§ **What is required**:
Rewrite the data below as a numbered list, omitting any blank lines.

══════════════════════════════

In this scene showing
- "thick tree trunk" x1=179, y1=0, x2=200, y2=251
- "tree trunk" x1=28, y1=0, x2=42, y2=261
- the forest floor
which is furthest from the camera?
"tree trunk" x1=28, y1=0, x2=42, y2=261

══════════════════════════════

§ **Correct answer**:
1. In this scene showing
2. - "thick tree trunk" x1=179, y1=0, x2=200, y2=251
3. - "tree trunk" x1=28, y1=0, x2=42, y2=261
4. - the forest floor
5. which is furthest from the camera?
6. "tree trunk" x1=28, y1=0, x2=42, y2=261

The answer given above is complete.